A unique feature of the theatre is a flexible suspension system built primarily for loudspeakers. Each speaker hangs from a rotating beam. The pivot point for each speaker runs in a track that slides along rails bolted to the ceiling. With height adjustment of each suspension cable, this system safely allows speakers to be moved anywhere in the room and oriented along two of the three possible axes.
Rotational symmetry of the concentric drivers in Meyer HM-1 speakers obviates the need for adjustments around the third or "roll" axis.
Rather than use subwoofers that are fewer in number and spatially separated from the medium to high frequency speakers, we chose to place a subwoofer at each of the 8 channel locations. Admittedly this is not common practice, but when confronted with the question of how to manage the delivery of low frequencies from several primary speakers to a few spatially disassociated subwoofers it became clear that our research interests would be better served by having full range performance at each speaker location.
Real-time, low-latency audio signal processing for the speaker
array is performed using a multiprocessor Silicon Graphics Octane
workstation or a Macintosh PowerPC system each of which is equipped
with 8 discrete channels of digital-to-audio conversion.
Most current applications of spatial audio are based on a model where source material is spatially encoded for an ideal room with a predetermined speaker geometry. The result is often unsatisfactory because of the difficulty in adapting real rooms to the ideal. We are working on a more general model where the source material may be from instruments and performers in the room, and therefore real-time spatial processing is required for all sources.
Optimizing the speaker array positioning and sound processing for each performance in the theatre is challenging. The traditional empirical approach is far too time-consuming to support situations in which there are weekly (and sometimes daily) performances with varied configurations. The problem with the trial and error approach is the difficulty of evaluating the effects of new speaker positions and software parameter changes for all listening positions. It is easy to optimize the listening experience for the lucky person in the "sweet spot" at the expense of the rest of the audience. The challenge is to find a compromise where as many listeners as possible experience the intent of the sound designer and as few listeners as possible endure disastrous seats.
To aid sound designers and composers in achieving a good compromise for the diverse applications of the theatre, we have developed software for visualizing source signals, a model of the acoustic sound field in the room, and interpretations of the field according to perceptual models. Important examples of prior work in this area include and . Unique features of the work described here include the emphasis on interactive, real-time visualization, the use of a highly configurable performance space, and the focus on adapting the processing and space to achieve diverse artistic goals.
The visualization software is part of a complete system managing
audio, gestural flow and visual display.
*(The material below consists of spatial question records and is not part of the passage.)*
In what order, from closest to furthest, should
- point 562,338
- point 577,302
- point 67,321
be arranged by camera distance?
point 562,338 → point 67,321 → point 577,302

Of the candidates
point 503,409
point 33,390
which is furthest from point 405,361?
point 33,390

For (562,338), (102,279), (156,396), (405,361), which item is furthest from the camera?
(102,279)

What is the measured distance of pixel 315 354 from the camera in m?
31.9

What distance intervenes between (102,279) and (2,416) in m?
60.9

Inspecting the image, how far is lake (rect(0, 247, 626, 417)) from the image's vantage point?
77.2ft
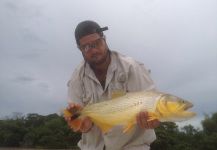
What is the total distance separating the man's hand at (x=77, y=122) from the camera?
573 centimetres

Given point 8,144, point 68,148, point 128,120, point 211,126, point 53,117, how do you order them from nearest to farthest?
point 128,120
point 211,126
point 68,148
point 8,144
point 53,117

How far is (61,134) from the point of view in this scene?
4203cm

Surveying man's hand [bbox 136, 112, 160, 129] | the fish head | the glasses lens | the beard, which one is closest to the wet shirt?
the beard

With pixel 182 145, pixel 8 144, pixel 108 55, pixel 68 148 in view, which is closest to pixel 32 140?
pixel 8 144

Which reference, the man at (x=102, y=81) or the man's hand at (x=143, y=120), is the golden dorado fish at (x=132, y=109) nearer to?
the man's hand at (x=143, y=120)

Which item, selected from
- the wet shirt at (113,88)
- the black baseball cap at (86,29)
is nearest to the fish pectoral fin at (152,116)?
the wet shirt at (113,88)

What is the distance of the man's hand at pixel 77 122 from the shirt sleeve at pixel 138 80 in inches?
33.6

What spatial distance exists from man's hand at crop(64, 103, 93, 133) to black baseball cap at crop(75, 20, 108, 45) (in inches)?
43.0

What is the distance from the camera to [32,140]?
146 feet

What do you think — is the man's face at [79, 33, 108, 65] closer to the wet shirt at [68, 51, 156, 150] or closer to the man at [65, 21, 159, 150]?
the man at [65, 21, 159, 150]

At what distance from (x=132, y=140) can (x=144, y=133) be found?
21 centimetres

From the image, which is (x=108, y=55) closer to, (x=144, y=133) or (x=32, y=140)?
(x=144, y=133)

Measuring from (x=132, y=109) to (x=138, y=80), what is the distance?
1046mm

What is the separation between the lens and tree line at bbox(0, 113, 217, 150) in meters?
34.2
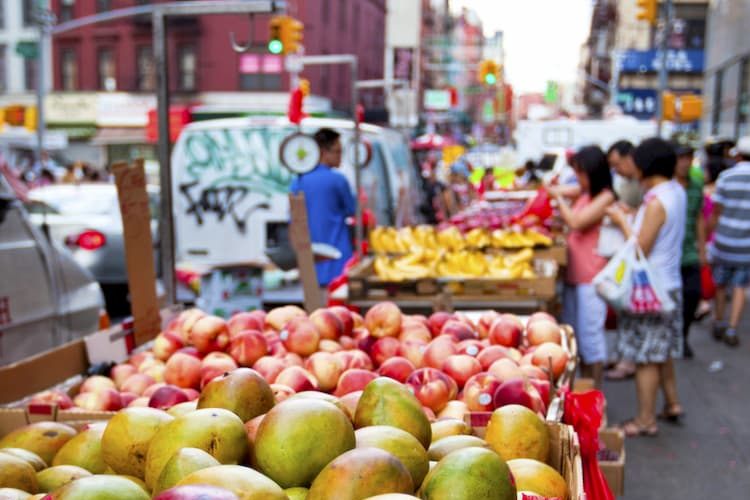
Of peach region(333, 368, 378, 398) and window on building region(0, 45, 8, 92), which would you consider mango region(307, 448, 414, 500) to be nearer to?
peach region(333, 368, 378, 398)

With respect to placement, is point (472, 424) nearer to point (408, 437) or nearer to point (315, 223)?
point (408, 437)

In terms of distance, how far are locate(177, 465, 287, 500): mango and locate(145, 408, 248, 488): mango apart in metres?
0.34

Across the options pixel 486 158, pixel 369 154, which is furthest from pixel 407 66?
pixel 369 154

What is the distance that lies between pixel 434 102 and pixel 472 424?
45.0 m

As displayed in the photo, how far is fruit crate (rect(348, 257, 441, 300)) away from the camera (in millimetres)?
6613

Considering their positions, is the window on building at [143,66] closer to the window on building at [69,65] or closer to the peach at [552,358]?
the window on building at [69,65]

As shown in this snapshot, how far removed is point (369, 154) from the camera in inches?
431

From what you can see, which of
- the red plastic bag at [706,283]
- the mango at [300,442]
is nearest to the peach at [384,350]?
the mango at [300,442]

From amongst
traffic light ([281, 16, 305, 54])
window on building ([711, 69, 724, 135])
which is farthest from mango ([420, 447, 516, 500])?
window on building ([711, 69, 724, 135])

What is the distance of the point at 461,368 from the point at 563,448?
3.53 ft

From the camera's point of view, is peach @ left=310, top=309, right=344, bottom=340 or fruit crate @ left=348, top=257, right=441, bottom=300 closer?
peach @ left=310, top=309, right=344, bottom=340

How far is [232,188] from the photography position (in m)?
10.1

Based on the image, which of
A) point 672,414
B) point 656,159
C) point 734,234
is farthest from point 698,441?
point 734,234

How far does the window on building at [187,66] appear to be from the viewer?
40500mm
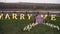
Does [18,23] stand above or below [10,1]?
below

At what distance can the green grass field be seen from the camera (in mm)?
1554

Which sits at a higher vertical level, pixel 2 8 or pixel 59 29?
pixel 2 8

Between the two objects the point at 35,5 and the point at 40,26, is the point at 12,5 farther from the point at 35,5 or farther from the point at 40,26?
the point at 40,26

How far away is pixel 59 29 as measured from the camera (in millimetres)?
1568

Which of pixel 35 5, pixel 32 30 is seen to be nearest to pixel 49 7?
pixel 35 5

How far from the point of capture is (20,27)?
61.6 inches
The heart of the system
is a database describing the room. It contains information on
geometric features such as the shape of the room, positioning
and orientation of sources, microphones and audience seating,
live performer location and their musical instrument's location.
Acoustic properties of each object in the room include: frequency
dependent radiation patterns and the location of their acoustic
This database is used by the spatial sound processing software to process source signals to create an audience percept of virtual sources from arbitrary regions in space. The desired percept may also involve creating the illusion that listeners are in a room of a different size than the actual theatre . The location of these sources is controlled in real-time through gestures or arbitrary control messages arriving from the network .
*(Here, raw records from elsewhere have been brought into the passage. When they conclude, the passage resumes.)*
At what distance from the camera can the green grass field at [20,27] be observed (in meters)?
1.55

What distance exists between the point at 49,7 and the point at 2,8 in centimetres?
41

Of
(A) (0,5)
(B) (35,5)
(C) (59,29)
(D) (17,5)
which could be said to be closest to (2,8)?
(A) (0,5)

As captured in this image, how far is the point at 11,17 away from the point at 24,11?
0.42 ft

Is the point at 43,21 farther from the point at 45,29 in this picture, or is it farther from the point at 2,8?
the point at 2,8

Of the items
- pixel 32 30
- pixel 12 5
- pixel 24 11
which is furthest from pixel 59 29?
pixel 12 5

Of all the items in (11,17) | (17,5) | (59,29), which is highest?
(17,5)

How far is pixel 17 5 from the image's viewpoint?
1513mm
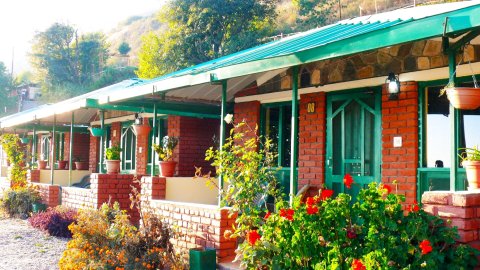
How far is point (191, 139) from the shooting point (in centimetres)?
1297

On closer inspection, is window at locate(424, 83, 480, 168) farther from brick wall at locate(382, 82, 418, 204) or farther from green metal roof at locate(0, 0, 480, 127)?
green metal roof at locate(0, 0, 480, 127)

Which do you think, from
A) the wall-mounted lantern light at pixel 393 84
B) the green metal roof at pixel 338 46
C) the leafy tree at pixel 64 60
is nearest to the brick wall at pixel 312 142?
the green metal roof at pixel 338 46

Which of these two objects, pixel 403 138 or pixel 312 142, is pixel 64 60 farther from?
pixel 403 138

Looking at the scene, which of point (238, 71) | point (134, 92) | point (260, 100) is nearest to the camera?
point (238, 71)

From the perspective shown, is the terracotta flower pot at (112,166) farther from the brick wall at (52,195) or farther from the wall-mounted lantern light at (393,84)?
the wall-mounted lantern light at (393,84)

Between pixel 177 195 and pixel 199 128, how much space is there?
3.69 meters

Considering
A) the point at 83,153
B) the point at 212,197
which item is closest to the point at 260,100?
the point at 212,197

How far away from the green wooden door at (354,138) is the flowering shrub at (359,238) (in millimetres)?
3207

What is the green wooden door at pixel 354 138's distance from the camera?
322 inches

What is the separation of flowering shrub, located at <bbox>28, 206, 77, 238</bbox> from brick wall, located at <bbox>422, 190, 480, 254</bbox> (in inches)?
322

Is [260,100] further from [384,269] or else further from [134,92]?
[384,269]

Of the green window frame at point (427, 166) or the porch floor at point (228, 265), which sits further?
the green window frame at point (427, 166)

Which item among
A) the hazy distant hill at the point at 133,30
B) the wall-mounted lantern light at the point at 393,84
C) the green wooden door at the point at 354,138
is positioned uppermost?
the hazy distant hill at the point at 133,30

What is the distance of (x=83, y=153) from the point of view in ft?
63.6
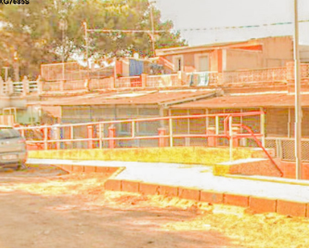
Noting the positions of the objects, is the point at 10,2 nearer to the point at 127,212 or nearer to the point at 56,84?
the point at 56,84

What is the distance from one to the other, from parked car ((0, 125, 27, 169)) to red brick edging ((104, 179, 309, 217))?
5653 mm

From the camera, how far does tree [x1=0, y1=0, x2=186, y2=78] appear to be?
5041 cm

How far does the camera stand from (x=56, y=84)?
41250 millimetres

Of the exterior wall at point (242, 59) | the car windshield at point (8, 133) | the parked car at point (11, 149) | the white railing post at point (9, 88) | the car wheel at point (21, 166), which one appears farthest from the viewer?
the white railing post at point (9, 88)

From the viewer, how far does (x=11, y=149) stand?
1546 cm

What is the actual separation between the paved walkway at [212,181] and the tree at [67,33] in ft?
135

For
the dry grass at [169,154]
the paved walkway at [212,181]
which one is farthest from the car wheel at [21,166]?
the paved walkway at [212,181]

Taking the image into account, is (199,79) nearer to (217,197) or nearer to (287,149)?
(287,149)

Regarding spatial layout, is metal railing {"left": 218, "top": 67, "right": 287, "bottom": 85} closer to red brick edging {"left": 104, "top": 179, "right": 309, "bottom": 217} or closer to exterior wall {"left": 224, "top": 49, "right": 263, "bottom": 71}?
exterior wall {"left": 224, "top": 49, "right": 263, "bottom": 71}

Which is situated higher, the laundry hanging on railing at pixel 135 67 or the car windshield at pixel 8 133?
the laundry hanging on railing at pixel 135 67

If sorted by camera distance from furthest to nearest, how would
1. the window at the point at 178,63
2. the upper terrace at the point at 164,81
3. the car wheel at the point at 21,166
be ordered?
the window at the point at 178,63
the upper terrace at the point at 164,81
the car wheel at the point at 21,166

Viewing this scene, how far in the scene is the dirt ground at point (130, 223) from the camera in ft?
22.0

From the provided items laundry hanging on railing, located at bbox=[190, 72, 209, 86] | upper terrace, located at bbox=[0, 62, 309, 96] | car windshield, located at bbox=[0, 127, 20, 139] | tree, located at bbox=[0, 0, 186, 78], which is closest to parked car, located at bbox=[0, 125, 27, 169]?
car windshield, located at bbox=[0, 127, 20, 139]

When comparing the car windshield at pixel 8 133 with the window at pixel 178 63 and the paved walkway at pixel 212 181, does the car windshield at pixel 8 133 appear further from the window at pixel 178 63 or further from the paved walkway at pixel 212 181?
the window at pixel 178 63
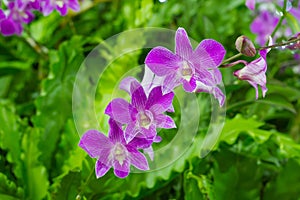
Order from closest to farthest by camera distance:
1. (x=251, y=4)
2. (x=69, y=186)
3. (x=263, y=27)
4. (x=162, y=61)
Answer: (x=162, y=61), (x=69, y=186), (x=251, y=4), (x=263, y=27)

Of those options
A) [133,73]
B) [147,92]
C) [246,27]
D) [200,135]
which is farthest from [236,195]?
[246,27]

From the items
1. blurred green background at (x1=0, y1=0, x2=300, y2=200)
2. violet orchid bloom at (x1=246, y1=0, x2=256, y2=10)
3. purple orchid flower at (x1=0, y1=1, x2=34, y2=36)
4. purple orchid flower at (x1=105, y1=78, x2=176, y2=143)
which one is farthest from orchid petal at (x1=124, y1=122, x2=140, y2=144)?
purple orchid flower at (x1=0, y1=1, x2=34, y2=36)

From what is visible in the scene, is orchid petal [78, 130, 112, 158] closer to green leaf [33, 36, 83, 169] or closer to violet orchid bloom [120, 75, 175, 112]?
violet orchid bloom [120, 75, 175, 112]

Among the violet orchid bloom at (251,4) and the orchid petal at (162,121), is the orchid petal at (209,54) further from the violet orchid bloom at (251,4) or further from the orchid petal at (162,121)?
the violet orchid bloom at (251,4)

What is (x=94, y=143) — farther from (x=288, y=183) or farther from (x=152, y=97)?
(x=288, y=183)

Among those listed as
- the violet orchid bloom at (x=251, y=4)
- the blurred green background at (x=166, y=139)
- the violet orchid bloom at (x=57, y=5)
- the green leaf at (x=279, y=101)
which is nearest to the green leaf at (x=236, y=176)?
the blurred green background at (x=166, y=139)

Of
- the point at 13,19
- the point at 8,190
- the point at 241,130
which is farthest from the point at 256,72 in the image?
the point at 13,19
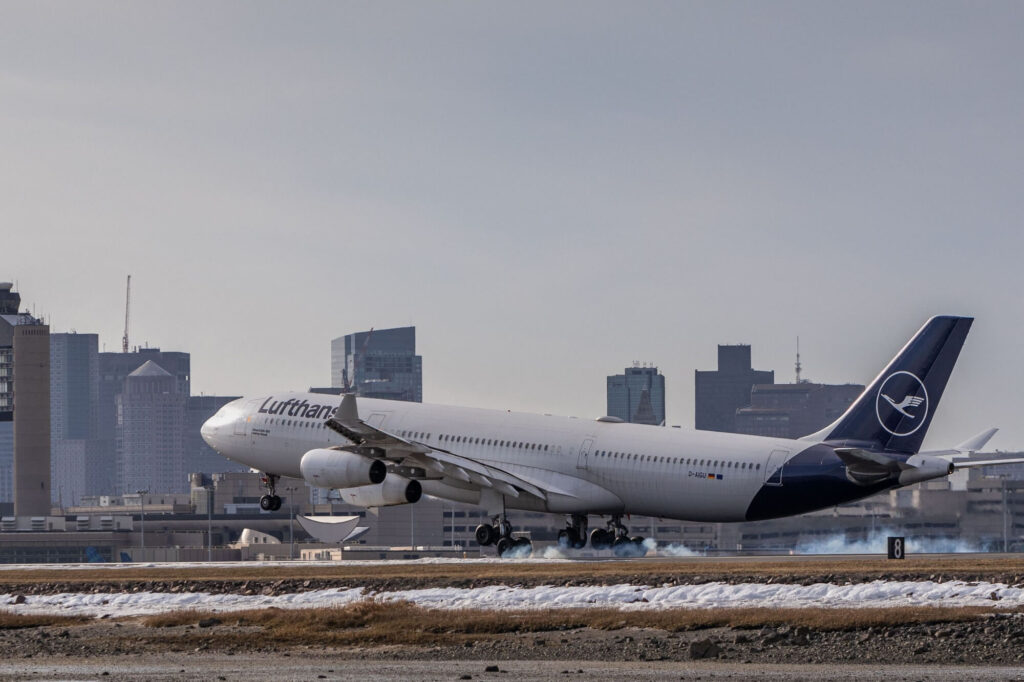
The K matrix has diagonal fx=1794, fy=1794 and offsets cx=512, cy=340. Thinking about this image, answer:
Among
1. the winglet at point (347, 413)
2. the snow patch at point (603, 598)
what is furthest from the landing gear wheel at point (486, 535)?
the snow patch at point (603, 598)

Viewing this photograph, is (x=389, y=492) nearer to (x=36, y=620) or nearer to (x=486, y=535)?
(x=486, y=535)

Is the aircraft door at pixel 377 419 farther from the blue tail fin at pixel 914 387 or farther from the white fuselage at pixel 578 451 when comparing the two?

The visualization software has access to the room database and real-time parameter estimates from the spatialization software. Since it has no access to the real sound pressure levels in the room it must estimate these based on an acoustic model of the room. The image source method was used because of its amenability to real-time computation.
Volumetric visualization of the time varying sound pressure level in CNMAT's sound spatialization theatre is illustrated in Figure 1. The sound sources in this case are organ pipes. Pressure is shown using a color map on horizontal cut planes through the space. These movable planes are typically set to the average positions of audience's and performer's ears. Multiple simultaneous cut surfaces may be necessary, for example, for balcony seating in large theatres. It is interesting to contrast this volumetric visualization with traditional audio metering where scalar signal levels are displayed for various nodes in the signal processing chain. Such metering is useful for managing signal levels in the electrical elements of the audio system to avoid distortion and speaker overload. However it is hard even for experienced sound engineers to use scalar metering to predict actual sound pressure levels in many locations in a venue.
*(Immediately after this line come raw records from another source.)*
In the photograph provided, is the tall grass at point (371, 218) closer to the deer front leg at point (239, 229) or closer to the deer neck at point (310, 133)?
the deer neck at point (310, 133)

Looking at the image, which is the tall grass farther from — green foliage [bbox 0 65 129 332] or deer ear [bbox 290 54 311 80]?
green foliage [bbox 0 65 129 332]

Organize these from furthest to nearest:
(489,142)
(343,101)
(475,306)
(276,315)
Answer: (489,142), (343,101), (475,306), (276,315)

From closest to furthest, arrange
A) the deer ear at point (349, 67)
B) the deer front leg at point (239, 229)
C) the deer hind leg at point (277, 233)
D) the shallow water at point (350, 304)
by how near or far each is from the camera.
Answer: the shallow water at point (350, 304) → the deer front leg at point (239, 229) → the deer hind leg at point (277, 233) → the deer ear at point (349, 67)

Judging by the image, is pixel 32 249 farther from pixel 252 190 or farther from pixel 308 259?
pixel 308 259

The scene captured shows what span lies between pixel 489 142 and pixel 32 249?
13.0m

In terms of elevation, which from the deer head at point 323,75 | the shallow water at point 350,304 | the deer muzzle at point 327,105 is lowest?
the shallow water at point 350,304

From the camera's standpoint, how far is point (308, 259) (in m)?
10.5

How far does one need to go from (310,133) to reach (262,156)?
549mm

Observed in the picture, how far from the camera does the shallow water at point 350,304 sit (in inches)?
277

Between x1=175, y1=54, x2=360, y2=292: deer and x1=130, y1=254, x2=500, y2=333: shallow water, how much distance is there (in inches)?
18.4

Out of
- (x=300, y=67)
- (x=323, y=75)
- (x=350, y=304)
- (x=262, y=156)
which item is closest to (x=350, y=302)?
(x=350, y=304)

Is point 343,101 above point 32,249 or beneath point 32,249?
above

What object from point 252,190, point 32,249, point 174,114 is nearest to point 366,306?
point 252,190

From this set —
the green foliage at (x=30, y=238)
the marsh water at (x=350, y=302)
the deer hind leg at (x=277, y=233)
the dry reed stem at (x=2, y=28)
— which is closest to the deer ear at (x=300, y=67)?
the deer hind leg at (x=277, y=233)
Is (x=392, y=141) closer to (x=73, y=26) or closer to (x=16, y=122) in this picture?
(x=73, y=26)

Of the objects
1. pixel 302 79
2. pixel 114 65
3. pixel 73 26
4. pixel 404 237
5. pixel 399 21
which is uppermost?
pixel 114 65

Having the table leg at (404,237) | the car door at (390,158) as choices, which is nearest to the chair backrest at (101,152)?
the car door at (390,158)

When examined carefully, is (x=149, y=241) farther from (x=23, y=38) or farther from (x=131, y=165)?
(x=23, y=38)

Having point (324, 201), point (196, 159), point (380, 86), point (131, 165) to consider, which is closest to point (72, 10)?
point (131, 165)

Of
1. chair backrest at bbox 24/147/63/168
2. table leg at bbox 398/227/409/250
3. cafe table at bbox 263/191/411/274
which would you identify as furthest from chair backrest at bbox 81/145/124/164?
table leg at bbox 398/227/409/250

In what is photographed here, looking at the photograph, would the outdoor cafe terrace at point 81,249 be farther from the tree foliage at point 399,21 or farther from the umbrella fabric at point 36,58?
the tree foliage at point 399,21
A commonly adopted strategy for sound localization with speaker
arrays is the summing localization model (Blauert, 1997), known
in its general form as vector panning (Jot, 1999, Pulkki, 1997).
Virtual sources are placed between pairs of speakers by dosing
the signal level of the source appropriately for each speaker
In CNMATs venue, vector panning failed to provide good virtual
source imaging for most of the audience. This may be explained
by the precedence effect, also known as the "law of the first
wavefront" (Blauert, 1997), which may work against summation
localization. As the difference in the time of arrival of wavefronts
from the two speakers increases towards one millisecond, the source
of the earliest wavefront is perceived as the actual source, regardless
of the amplitude dosing performed by vector-panning. Visualization
of an isosurface along which wavefront time difference is a constant
illustrates the geometric implications of this perceptual phenomenon.
In the figure below the listening locations between the two surfaces
have wavefront-arrival-time differences less than the value determining
This representation is also effective with other important
time delay effects in spatial hearing such as the varied values
of the echo threshold, backward masking, and multiple event thresholds
We have generalized this isosurface representation to multiple speaker arrays by allowing the user to select appropriate subsets of two speakers and simultaneously display the multiple surfaces.
One of the discouraging observations about these surfaces is that optimal, i.e., precedence-effect-free, listening regions can be quite small. Indeed, only a privileged few in an audience find themselves in or near the "sweet spot." With the goal of providing a spatial enveloping auditory experience to a larger segment of the audience we have explored techniques to limit the influence of the precedence effect.
Inspired by the "Clifton effect" (Clifton, 1987, Clifton and Freyman, 1996) we have explored the use of roving time-delays on the direct signals form each speaker to breakdown precedence. Clifton and her associates have demonstrated that precedence breaks down for a while when the delay structure is altered to favor another speaker as the leading signal source. Precedence is then reestablished with further stimulation from the new temporal configuration. The idea behind the continual roving of speaker time-delays is to continually inhibit the establishment of precedence. Initial results of this technique appear promising.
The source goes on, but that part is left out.